As investors consider whether to buy Microsoft stock, it is essential to weigh various factors. While Morningstar’s insights present a strong case for Microsoft as a valuable growth stock in the AI sector, it is vital to explore other investment opportunities as well. For example, The Motley Fool's Stock Advisor team recently highlighted ten promising stocks that they believe can deliver substantial returns in the coming years, and notably, Microsoft was not among them.

Historical performance from their recommendations showcases the potential for significant returns; for instance, if an investor had purchased Netflix stock when it was first recommended in December 2004, their initial $1,000 investment would have ballooned to an astounding $498,522. Similarly, an investment in Nvidia from April 2005 would have grown to $1,276,807. Such comparisons indicate the potential for exceptional returns when investing in the right stocks.

The Bigger Picture: AI's Role in Future Economies

The implications of Microsoft’s investments extend beyond the company itself. The AI market is poised to reshape economies, industries, and job markets across the globe. As companies like Microsoft and OpenAI innovate and expand their capabilities, they are setting new standards for efficiency and productivity. The integration of AI into everyday operations can lead to sweeping changes in how businesses operate, potentially increasing overall economic output and redefining job roles in the process.
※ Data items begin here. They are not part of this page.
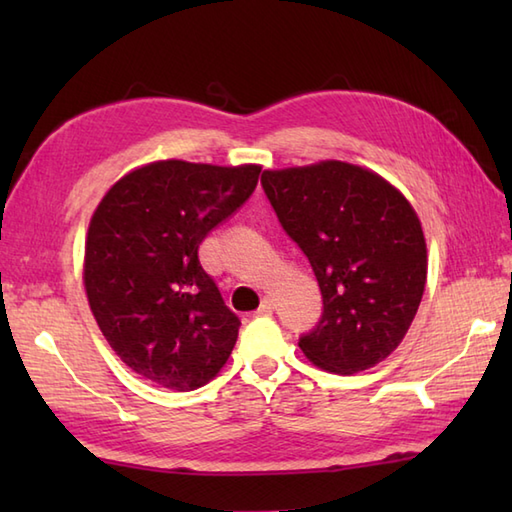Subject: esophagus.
<instances>
[{"label": "esophagus", "mask_w": 512, "mask_h": 512, "mask_svg": "<svg viewBox=\"0 0 512 512\" xmlns=\"http://www.w3.org/2000/svg\"><path fill=\"white\" fill-rule=\"evenodd\" d=\"M273 310H275L273 297H264V299H262V306L257 308V314H273Z\"/></svg>", "instance_id": "1"}]
</instances>
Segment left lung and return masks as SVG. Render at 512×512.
Masks as SVG:
<instances>
[{"label": "left lung", "instance_id": "left-lung-1", "mask_svg": "<svg viewBox=\"0 0 512 512\" xmlns=\"http://www.w3.org/2000/svg\"><path fill=\"white\" fill-rule=\"evenodd\" d=\"M262 184L323 295V317L301 336V352L345 376L385 361L427 284V242L411 202L376 171L343 160L266 169Z\"/></svg>", "mask_w": 512, "mask_h": 512}]
</instances>
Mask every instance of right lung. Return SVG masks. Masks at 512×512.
Instances as JSON below:
<instances>
[{
  "label": "right lung",
  "mask_w": 512,
  "mask_h": 512,
  "mask_svg": "<svg viewBox=\"0 0 512 512\" xmlns=\"http://www.w3.org/2000/svg\"><path fill=\"white\" fill-rule=\"evenodd\" d=\"M259 165L156 160L116 180L92 213L83 286L103 336L145 380L191 391L222 372L239 319L198 246L255 191Z\"/></svg>",
  "instance_id": "right-lung-1"
}]
</instances>
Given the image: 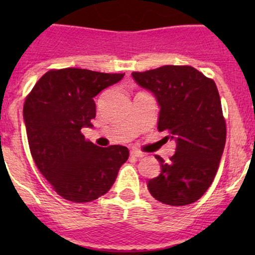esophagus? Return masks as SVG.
Instances as JSON below:
<instances>
[{
  "instance_id": "obj_1",
  "label": "esophagus",
  "mask_w": 255,
  "mask_h": 255,
  "mask_svg": "<svg viewBox=\"0 0 255 255\" xmlns=\"http://www.w3.org/2000/svg\"><path fill=\"white\" fill-rule=\"evenodd\" d=\"M143 155H144L143 153H140V151H138V150H134V149H133V150H130V156H133V158H142Z\"/></svg>"
}]
</instances>
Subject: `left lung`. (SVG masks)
<instances>
[{
  "label": "left lung",
  "mask_w": 255,
  "mask_h": 255,
  "mask_svg": "<svg viewBox=\"0 0 255 255\" xmlns=\"http://www.w3.org/2000/svg\"><path fill=\"white\" fill-rule=\"evenodd\" d=\"M132 78L155 97L158 129L176 149L170 160L155 155L161 170L148 181L155 200L168 206L197 201L212 184L226 144V123L215 81L192 66L165 65Z\"/></svg>",
  "instance_id": "8db88e82"
}]
</instances>
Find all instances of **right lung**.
I'll use <instances>...</instances> for the list:
<instances>
[{"mask_svg": "<svg viewBox=\"0 0 255 255\" xmlns=\"http://www.w3.org/2000/svg\"><path fill=\"white\" fill-rule=\"evenodd\" d=\"M123 76L75 68L50 70L25 99L23 120L33 160L65 200L90 202L106 194L129 156L126 146L101 148L81 133L92 127L95 97Z\"/></svg>", "mask_w": 255, "mask_h": 255, "instance_id": "obj_1", "label": "right lung"}]
</instances>
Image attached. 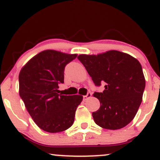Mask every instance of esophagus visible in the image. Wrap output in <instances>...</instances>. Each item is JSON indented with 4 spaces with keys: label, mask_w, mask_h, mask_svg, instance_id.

However, this transformation also raises questions about job displacement and the future workforce. As AI systems take on more complex tasks traditionally performed by humans, there will be a pressing need for reskilling and upskilling initiatives to prepare workers for the new economy. Policymakers, businesses, and educational institutions must collaborate to ensure that the workforce is equipped to thrive in an increasingly automated world.

Conclusion: A Balanced Perspective on Microsoft

In summary, Microsoft stands at a critical juncture within the AI landscape, demonstrating both potential and risk. While the company’s recent capex has led to stock price declines, analysts, including those at Morningstar, argue that it is undervalued and poised for substantial growth.

However, investors should remain cautious and consider diverse opportunities in the market. With the rapid evolution of AI technology and its broader implications, understanding the risks and rewards of investing in leading companies like Microsoft is essential. The world of AI is still being shaped, and those who are informed and strategic in their investment choices will be best positioned to reap the benefits of this transformative wave.